GOAL
Give the rows below as a Markdown table with the columns Line no. and Text, starting with the first line of the rows and going on through the line that contains "Answer: the white". Leave out blank lines and the pictures.

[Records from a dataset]
..............................

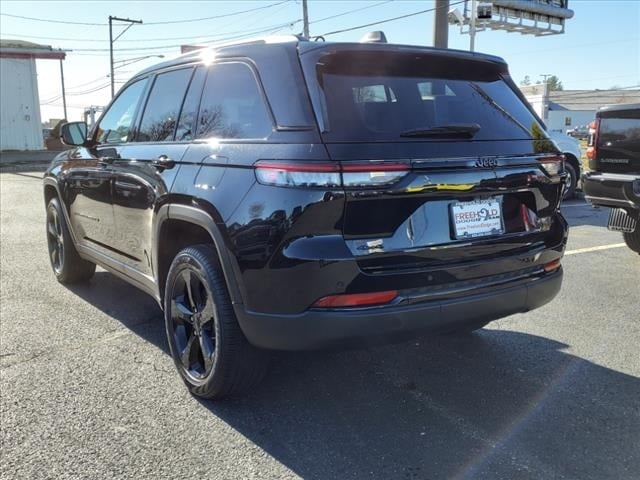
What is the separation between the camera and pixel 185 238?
11.3 feet

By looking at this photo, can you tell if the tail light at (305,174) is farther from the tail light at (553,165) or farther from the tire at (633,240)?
the tire at (633,240)

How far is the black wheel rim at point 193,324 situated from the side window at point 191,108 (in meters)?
0.81

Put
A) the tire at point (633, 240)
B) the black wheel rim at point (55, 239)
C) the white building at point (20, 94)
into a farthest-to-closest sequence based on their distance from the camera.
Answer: the white building at point (20, 94), the tire at point (633, 240), the black wheel rim at point (55, 239)

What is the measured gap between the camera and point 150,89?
4051 millimetres

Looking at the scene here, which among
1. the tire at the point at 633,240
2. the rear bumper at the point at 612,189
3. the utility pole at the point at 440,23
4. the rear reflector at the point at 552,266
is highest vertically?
the utility pole at the point at 440,23

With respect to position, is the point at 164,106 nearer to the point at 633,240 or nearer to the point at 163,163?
A: the point at 163,163

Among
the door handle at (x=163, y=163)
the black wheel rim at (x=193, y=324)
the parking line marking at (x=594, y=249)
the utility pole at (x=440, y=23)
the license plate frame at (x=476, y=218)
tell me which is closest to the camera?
the license plate frame at (x=476, y=218)

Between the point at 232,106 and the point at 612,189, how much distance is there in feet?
15.1

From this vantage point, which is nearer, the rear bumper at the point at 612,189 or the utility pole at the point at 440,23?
the rear bumper at the point at 612,189

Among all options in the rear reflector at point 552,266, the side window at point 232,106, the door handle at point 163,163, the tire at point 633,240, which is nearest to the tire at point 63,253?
the door handle at point 163,163

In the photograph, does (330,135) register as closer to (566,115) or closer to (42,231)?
(42,231)

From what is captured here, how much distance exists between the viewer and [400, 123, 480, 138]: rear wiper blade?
276 centimetres

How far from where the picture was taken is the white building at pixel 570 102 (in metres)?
63.5

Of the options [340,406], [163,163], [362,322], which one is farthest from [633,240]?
[163,163]
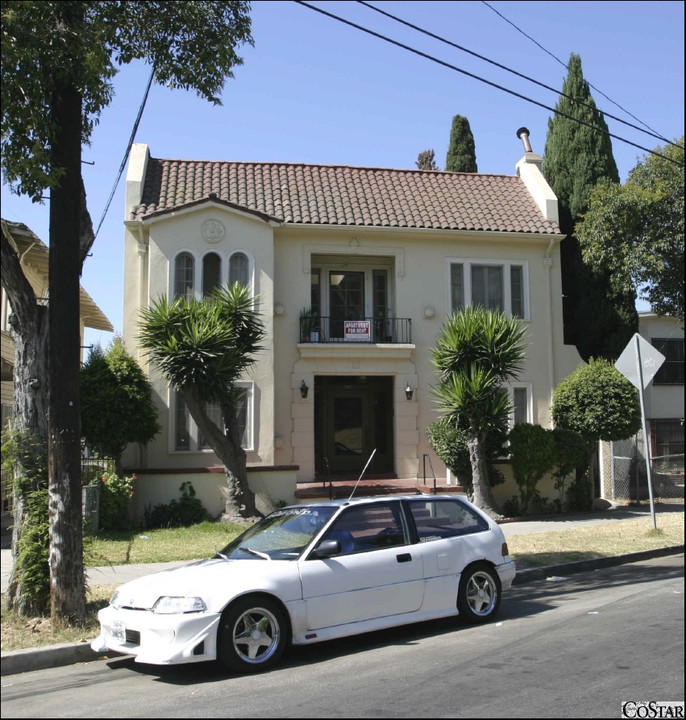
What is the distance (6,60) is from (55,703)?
21.9ft

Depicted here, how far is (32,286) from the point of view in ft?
51.9

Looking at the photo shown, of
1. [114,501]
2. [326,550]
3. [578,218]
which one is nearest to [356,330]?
[114,501]

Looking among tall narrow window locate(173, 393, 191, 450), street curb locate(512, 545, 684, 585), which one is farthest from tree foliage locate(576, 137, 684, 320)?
tall narrow window locate(173, 393, 191, 450)

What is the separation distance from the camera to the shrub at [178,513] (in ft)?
55.8

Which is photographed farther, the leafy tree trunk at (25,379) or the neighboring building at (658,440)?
the neighboring building at (658,440)

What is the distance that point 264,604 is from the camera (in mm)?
6941

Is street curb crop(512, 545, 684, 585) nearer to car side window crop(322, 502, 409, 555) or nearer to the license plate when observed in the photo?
car side window crop(322, 502, 409, 555)

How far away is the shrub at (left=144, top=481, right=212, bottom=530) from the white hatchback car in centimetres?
903

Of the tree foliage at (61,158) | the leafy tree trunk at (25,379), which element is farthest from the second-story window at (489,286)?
the leafy tree trunk at (25,379)

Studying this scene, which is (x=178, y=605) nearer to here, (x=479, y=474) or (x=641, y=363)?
(x=641, y=363)

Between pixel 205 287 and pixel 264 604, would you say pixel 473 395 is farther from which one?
pixel 264 604

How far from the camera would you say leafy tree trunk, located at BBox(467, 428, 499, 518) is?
17.1 m

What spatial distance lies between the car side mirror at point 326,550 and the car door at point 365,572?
0.04 meters

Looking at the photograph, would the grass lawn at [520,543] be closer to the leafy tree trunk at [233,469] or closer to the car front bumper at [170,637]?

..............................

ANSWER TO THE TASK
| Line no. | Text |
|---|---|
| 1 | What is the separation between the camera and pixel 185 238? |
| 2 | 11.3 feet |
| 3 | By looking at this photo, can you tell if the tail light at (305,174) is farther from the tail light at (553,165) or farther from the tire at (633,240)? |
| 4 | the tire at (633,240) |
| 5 | How far is the black wheel rim at point 193,324 situated from the side window at point 191,108 (in meters)? |
| 6 | 0.81 |
| 7 | Put |
| 8 | A) the tire at point (633, 240) |
| 9 | B) the black wheel rim at point (55, 239) |
| 10 | C) the white building at point (20, 94) |
| 11 | into a farthest-to-closest sequence based on their distance from the camera. |
| 12 | Answer: the white building at point (20, 94), the tire at point (633, 240), the black wheel rim at point (55, 239) |